“What the Butler Saw” (1950)
God bless English servitude, for without domestic help, with whom would the eccentrics of the privileged ranks commiserate? “What the Butler Saw”- not to be confused with the Joe Orton play of the same name -is a comedy which derives its humor equally from both the standard formulas of cross cultural clashes and the introduction of disorder into the life of a figure whose role in life is defined by the observance of orderly propriety, in other words, an example of the long standing British tradition of simultaneously exalting and kicking the ankles of their titled classes.

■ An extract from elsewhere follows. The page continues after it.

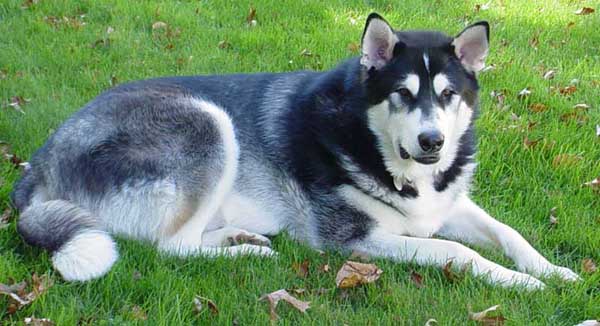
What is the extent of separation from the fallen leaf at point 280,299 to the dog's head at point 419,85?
105cm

Returning to his estate after an absence of ten years as the Governor of the Coconut Islands, a dotty Earl (Edward Rigby), accompanied by his stalwart butler Bembridge (Henry Mollison), begins to unload crates filled with hunting trophies (these Pacific islands somehow fully stocked with alligators, crocodiles and leopards and …is that a rhino?) when Bembridge discovers a stowaway: native Princess Lapis (Mercy Haystead), Hiding within one of the shipped boxes, the young royal is eager to continue what has obviously been a heavily romantic relationship with the not-quite-unflappable servant. Her presence creates a greater strain between the snooty class disdain of the Earl’s daughter, Lady Marly (Eleanor Hallam) and grandson Gerald (Michael Ward), who is prone to expressing exasperation over what both the Earl’s behavior and Lapis’ surprise appearance will have on his position at the Foreign Office. Attempting to contain a possible scandal becomes secondary when Lapis’ father, a King on one of the Islands, asserts declarations of a possible war sparked over his mistaken belief that his daughter has been abducted.